Basically the network here means a multilayer perceptron network , though we use more advanced architecture, but for now let’s keep it simple. So there are two networks, Discriminator and Generator. Consider we’ve a cat image dataset (28 * 28 ) and a function that generates uniform noise of given shape (let’s say 1 * 100). So we give this uniform noise to the Generator and it’ll generate a 28 * 28 image from the noise. Let’s call it fake image (initially it’ll be just random noise). So we’ve real image from the cat dataset and fake image from the Generator, now we’ll challenge the Discriminator to tell which one is real image. Obviously in the start Discriminator will easily distinguish between both, but here is the nice concept. From the response of Discriminator, Generator network will alter its weights.You can think of it like Discriminator is telling you the probability of an image to be a real image. So initially it’ll be around 1 for real image and 0 for fake image. So we’ll take the difference and give it to the Generator, therefore the Generator will know how far it is from generating images like real ones and alter it’s weights accordingly.
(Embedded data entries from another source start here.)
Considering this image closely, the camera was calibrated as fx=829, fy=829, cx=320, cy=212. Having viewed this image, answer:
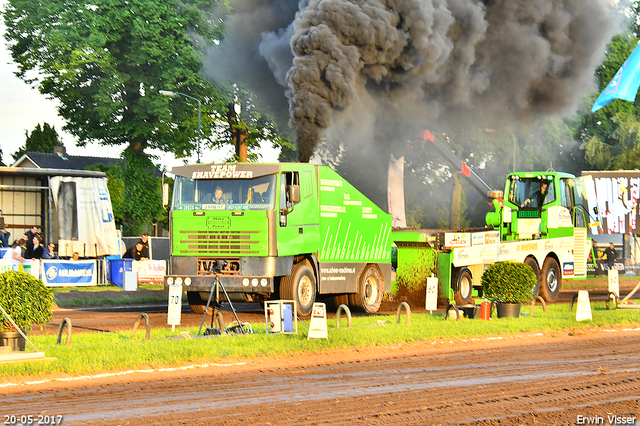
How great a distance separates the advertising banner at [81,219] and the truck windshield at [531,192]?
13585 millimetres

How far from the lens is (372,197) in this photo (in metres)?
42.3

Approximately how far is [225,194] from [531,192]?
448 inches

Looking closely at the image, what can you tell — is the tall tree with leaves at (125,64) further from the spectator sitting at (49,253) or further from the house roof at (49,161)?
the spectator sitting at (49,253)

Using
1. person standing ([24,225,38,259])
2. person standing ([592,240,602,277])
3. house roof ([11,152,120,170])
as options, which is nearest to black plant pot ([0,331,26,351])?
person standing ([24,225,38,259])

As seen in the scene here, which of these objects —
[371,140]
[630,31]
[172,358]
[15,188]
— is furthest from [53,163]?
[172,358]

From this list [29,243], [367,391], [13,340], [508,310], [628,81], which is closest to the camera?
[367,391]

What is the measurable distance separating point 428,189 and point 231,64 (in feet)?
62.6

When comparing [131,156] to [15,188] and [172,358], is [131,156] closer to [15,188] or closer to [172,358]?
[15,188]

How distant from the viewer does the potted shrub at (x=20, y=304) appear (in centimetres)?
1130

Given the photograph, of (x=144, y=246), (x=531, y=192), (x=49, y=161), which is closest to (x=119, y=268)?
(x=144, y=246)

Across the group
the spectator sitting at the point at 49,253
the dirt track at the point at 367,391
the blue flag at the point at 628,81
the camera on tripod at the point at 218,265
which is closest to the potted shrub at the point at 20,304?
the dirt track at the point at 367,391

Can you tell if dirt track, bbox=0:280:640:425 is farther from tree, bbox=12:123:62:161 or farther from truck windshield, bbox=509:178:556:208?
tree, bbox=12:123:62:161

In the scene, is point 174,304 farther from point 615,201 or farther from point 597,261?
point 615,201

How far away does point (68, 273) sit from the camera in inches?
1014
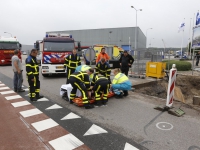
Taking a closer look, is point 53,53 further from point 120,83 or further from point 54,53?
point 120,83

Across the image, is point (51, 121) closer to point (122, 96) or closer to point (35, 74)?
point (35, 74)

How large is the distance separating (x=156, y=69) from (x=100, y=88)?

Here comes the concept of Adversarial. Adversarial basically means a situation involving opposition or conflicts. If you look deeper you’ll see that’s exactly what happening. While Discriminator has to differentiate between real and fake image, Generator is trying to Generate images, that is similar to real image so that Discriminator can no more distinguish between them. That is Generator is just trying to fool the Discriminator while the Discriminator is trying not to get fooled (hence conflict). You can visualise the Generator as forger and Discriminator as Detective.

My helpful screenshot

So once you train the two networks enough that the Discriminator is no more able to distinguish between real and fake image, giving probability of 0.5 for each image(optimal condition), that means Generator is generating as good image as the real one. But since the generated images comes from a random noise (that 1*100), no matter how much similar the image would be from the real one, it’ll be a unique image. Hence essentially the Generator is generating brand new images, and hence the word Generative.

So now we’ve a nicer concept of GAN, let me explain what I mean by Next Generation AI. If you see what have we done so far, you’ll notice we’ve just given senses to the machine. Like classifying images and localising the objects (eyes), classifying music (ears), in the robotics field you can push a robot and it’ll be not fall (touch) etc. Although we’re still lacking here with smell and taste.

Now with GAN we’re giving the machine imaginative power. It sounds like a sixth sense for a machine. We can let the machine see some images, and then we’re asking it to generate new unique images, to go in a imaginative world, create and carve new images, something very unique and very realistic as well. Although technically there is actually no imagination here, but looking from outside it does seem so.

With the advancement in GAN we can do hell lot of things, like you can generate new music (yes you can be a good composer with bad taste, although there are many in the industry), you can be a good painter without touching brushes. You might be thinking how is this different from copying, and here it is. While copying things we actually don’t think anything. We just join separate parts (like copying assignment from different friends). But with GAN we can create brand new things. Although all these is not possible yet, but if we can think of them, then we can definitely make it possible.

I would love to end my article by mentioning honourable comment from Yann LeCun (father of CNN if you don’t know) about GAN -

the most interesting idea in the last 10 years of ML 

.

My helpful screenshot